What Is Opioids? Do It Help
- Opioids Don’t Do Much for Chronic Pain, Meta-Analysis Finds
When you don’t feel well, managing chronic pain can be difficult. Emotional stress can make pain even worse. According to the National Center for Complementary and Integrative Health, chronic pain is defined as lasting anywhere from 3 to 6 months, and it affects some 25 million Americans.
Primarily the use of opioids are for pains management, this ancient Chinese form of alternative medicine — which involves thin needles being inserted into the skin — has gained support from the U.S. Department of Veterans Affairs and Medicaid as a viable treatment in recent years.
The ancient form of alternative medicine is growing in popularity as a viable treatment for a range of conditions. While the scientific evidence of acupuncture’s benefits is still widely debated, research from key Western studies suggests it can be used to manage certain pain conditions — especially back and neck pain, osteoarthritis pain, and headaches.
What Is Opioids
Opioids are strong pain medications. They can help if you have severe short-term (acute) pain — like pain after surgery or for a broken bone, and also for those who usually have frequent headaches. They can also help you manage pain if you have an illness like cancer. If you have cancer, you should speak to a doctor who specializes in pain medicine, such as a physician anesthesiologist, about which opioid or alternative treatment is best for you.
In light of the opioid epidemic, doctors around the country have been making efforts to reduce prescriptions of the drugs. And these efforts may be working; in 2017, the number of people who misused prescription opioid drugs decreased by an estimated 400,000 and the number of people who started using heroin decreased by an estimated 89,000, compared with 2016.
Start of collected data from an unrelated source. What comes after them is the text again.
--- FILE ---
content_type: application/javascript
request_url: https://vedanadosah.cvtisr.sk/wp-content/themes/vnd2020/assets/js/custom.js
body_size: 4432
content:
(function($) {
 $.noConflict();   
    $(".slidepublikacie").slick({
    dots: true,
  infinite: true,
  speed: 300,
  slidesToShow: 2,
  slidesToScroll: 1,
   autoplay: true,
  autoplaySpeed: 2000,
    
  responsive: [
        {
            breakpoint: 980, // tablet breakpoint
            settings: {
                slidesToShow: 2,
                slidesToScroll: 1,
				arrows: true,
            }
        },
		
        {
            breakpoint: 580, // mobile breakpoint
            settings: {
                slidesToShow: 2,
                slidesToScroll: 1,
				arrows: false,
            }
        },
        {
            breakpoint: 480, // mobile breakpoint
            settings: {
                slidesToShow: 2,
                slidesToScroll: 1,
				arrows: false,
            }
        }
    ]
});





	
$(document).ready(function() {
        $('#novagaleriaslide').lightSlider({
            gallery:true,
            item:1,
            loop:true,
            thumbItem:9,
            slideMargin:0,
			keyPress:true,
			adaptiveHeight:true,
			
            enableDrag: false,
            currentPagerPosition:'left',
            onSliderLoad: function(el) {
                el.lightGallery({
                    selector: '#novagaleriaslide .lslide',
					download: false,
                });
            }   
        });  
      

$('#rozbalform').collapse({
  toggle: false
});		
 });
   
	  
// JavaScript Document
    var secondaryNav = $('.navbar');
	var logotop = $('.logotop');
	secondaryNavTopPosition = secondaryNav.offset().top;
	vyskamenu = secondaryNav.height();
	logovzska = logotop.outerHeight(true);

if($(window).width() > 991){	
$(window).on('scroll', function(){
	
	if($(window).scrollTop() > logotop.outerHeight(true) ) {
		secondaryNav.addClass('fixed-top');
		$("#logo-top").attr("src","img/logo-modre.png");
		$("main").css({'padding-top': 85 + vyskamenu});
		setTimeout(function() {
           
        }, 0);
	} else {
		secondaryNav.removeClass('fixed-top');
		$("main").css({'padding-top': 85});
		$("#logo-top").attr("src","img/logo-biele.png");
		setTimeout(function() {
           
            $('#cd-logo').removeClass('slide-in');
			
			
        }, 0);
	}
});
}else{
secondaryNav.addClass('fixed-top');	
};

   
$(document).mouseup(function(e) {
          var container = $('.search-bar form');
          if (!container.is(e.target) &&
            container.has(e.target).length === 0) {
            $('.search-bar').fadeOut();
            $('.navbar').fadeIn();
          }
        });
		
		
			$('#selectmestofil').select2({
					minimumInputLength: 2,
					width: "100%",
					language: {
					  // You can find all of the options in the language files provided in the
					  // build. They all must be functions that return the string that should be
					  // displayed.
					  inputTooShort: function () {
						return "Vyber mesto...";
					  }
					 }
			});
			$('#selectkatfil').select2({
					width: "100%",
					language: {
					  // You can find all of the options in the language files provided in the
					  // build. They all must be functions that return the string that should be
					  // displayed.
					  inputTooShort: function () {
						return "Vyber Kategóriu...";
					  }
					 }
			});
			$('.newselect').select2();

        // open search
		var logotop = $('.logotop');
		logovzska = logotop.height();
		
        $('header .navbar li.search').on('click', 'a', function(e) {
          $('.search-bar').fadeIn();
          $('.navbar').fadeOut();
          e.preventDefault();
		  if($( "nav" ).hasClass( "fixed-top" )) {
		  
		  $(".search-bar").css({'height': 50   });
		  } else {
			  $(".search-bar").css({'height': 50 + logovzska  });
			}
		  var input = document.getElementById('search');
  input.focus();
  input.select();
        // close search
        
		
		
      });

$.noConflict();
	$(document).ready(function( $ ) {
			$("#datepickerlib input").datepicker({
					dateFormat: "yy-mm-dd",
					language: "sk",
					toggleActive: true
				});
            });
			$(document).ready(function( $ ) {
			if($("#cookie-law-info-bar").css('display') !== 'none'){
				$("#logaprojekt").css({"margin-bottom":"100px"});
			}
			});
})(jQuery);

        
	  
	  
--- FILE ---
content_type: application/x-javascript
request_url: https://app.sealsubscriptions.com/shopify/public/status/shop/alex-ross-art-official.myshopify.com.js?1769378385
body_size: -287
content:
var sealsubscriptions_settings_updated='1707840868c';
2017 was the deadliest year for opioid overdose deaths, according to the Centers for Disease Control and Prevention. Fentanyl, a powerful synthetic opioid, was largely responsible for the increase in deaths.
Research Study On Opioids
Recent researchers have noted that opioid drugs come with the risk of developing addiction and overdose, but they also appear to provide little benefit for patients with chronic pain, according to a new study.
The study found that for people with chronic pain that’s not caused by cancer, prescription opioid drugs were tied to only small improvements in pain, physical functioning and sleep quality, compared with a placebo.
Given that prescription opioids are linked with serious risks, including addiction, overdose and death, and that other therapies may provide similar benefits, “our results support that opioids should not be first-line therapy for chronic noncancer pain,” lead study author Jason Busse, an associate professor and researcher at McMaster University’s Michael G. DeGroote Institute for Pain Research and Care, said in a statement.
The study was published (Dec.18) in the journal JAMA
In the new study, a meta-analysis, the researchers analyzed information from 96 previous clinical trials of prescription opioids for chronic, noncancer pain; that included more than 26,000 people in total. In each trial, participants were given an opioid drug, a non-opioid treatment or a placebo. Participants were followed for at least one month.
The meta-analysis found that, compared with a placebo, 12 percent more patients treated with opioids experienced pain relief, 8 percent more had improvements in physical functioning and 6 percent more had improvements in sleep quality.
Among this people who made improvement in physical function, opioids were not linked with improvements in social or emotional functioning, the study further found.
In addition, any benefits of opioid drugs waned over time, the results showed. But in real life, doctors often increase the dose of opioid drugs when patients don’t experience pain relief. Given the clear risk of serious harm opioids drugs which include:
- Breathing problems and a slow heart rate, which can be deadly
- Confusion and mental disturbances, like moodiness or outbursts of temper
Opioids should not be continued without clear evidence” that they are working for a given patient, the editorial authors wrote.
The study also analyzed information from nine clinical trials involving more than 1,400 people that specifically compared opioid drugs with NSAIDs. Results showed that people who received opioid drugs reported about the same amount of pain relief as those who received NSAIDS, demonstrating, in other words, that NSAIDs appear to work just as well for pain relief.
The editorial noted that opioids may still be a safe and effective treatment for carefully selected patients if those individuals are properly monitored over time.